The trial has confirmed what we believed at the outset: that traditional, observation-based approaches to ergonomic risk assessment are not sufficient for the demands of modern freight operations. The sector needs tools that are objective, continuous, scalable and designed for operational realities rather than ideal conditions. MOVA has demonstrated, across warehouse, port and distribution environments, that it can be that tool.
Equally important is what the trial has shown about the appetite for change within the sector. Each of our partner organisations engaged seriously with the MOVA data — not as a compliance exercise, but as a genuine contribution to how they think about workforce health, operational efficiency and long-term resilience. That engagement is an encouraging signal for what comes next.
What Comes Next
The trial was a validation exercise. What follows is deployment. We are currently engaged in follow-on conversations with our trial partners about embedding MOVA into their ongoing safety and occupational health workflows — moving from programme-based pilots to routine operational use.
In parallel, the experience of the trial is informing the next phase of product development. This includes:
Enhancing the wearable system's durability and usability for rugged, weather-exposed operational environments
Consolidating AI-generated risk assessments and mitigation guidance within a more streamlined reporting interface
Strengthening the enterprise dashboard to support multi-site monitoring, team-level analytics and large-scale deployment
Detailed case studies for each of the three partner trials — Port of Tyne, Portsmouth International Port and DHL — will be published in the coming months. These will provide a fuller account of the deployment methodology, findings and operational implications at each site.
Beyond the immediate partner network, our longer-term ambition is to drive enterprise-level adoption across the freight, ports and logistics sector, and to extend into adjacent industries where physical risk profiles are similarly demanding. We are also actively exploring partnerships with insurers, occupational health providers and health and safety consultancies — organisations that are well-placed to accelerate the adoption of data-driven approaches to MSD prevention and to integrate MOVA into the broader health and safety ecosystem.

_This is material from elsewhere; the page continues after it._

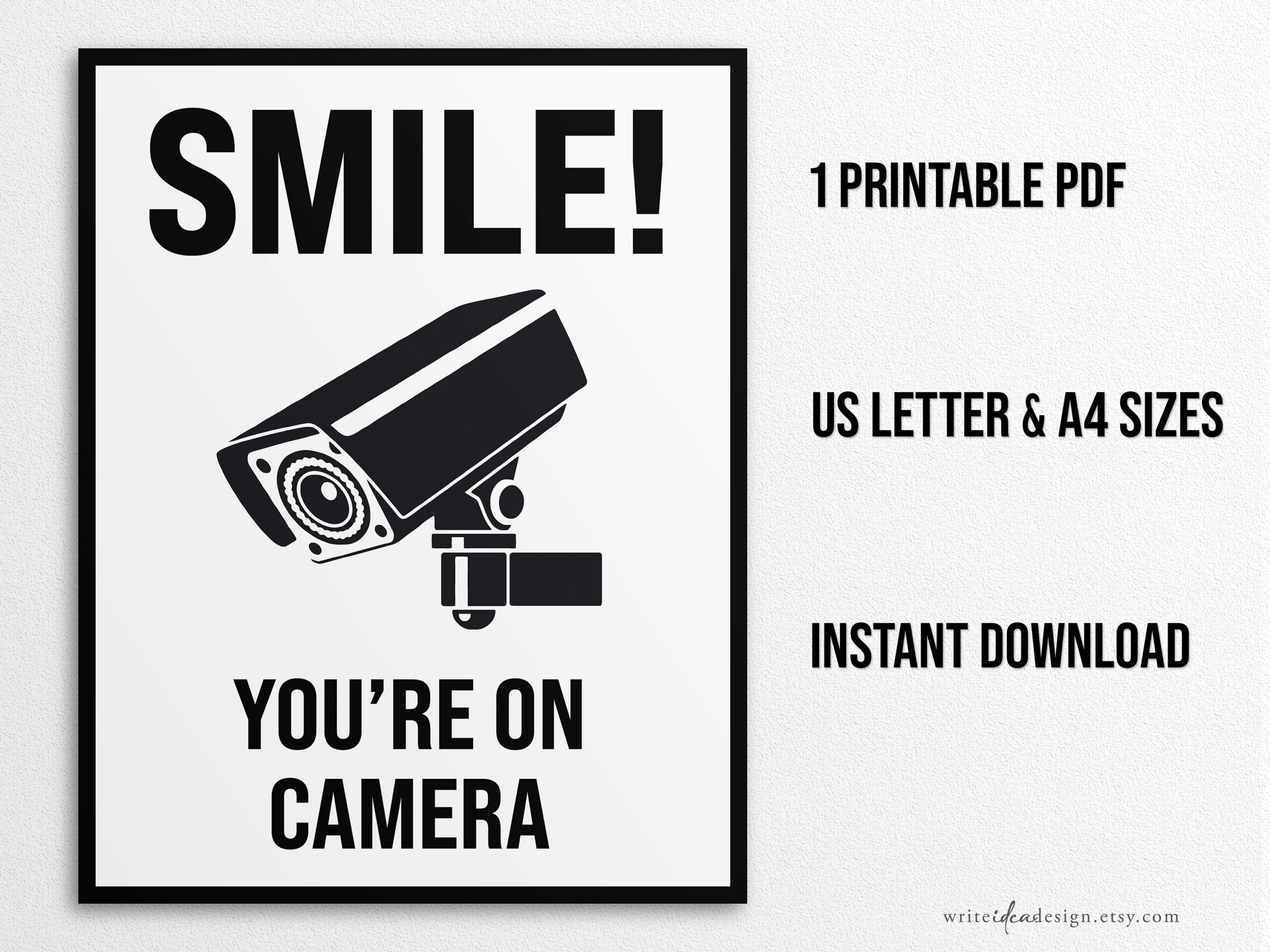 Smile You'Re On Camera Sign: Printable Security Poster (Pdf) - Etsy with regard to Free Printable Security Camera Signs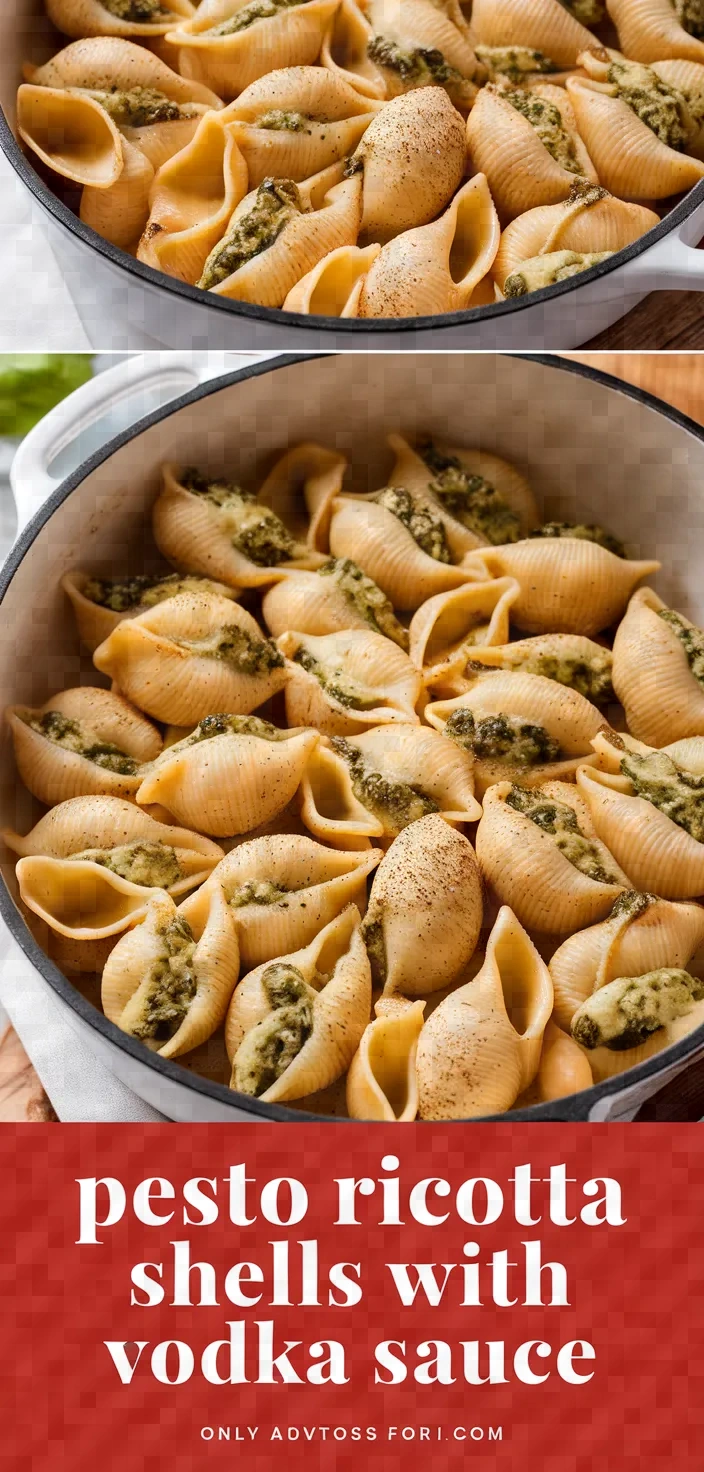 Cheesy Pesto Ricotta Stuffed Shells With Vodka Sauce Recipe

SpatialCortex's MOVA platform was validated across three UK freight and port environments — Port of Tyne, Portsmouth International Port, and DHL — as part of the Connected Places Catapult Freight Innovation Fund Accelerator, a £7 million programme funded by the UK Department for Transport. Across 29 workers and eight distinct job roles, MOVA MMH and MOVA SEAT achieved over 95% data uptime, generating more than 30 automated ergonomic risk assessments aligned with HSE frameworks. The trial demonstrated that continuous wearable sensor monitoring can replace traditional observation-based manual handling assessments in operationally demanding environments including warehouse handling, quayside mooring, container yard machinery, and freight gate operations — reducing musculoskeletal disorder (MSD) risk through real-time posture feedback, AI-generated mitigation recommendations, and data-driven intervention planning.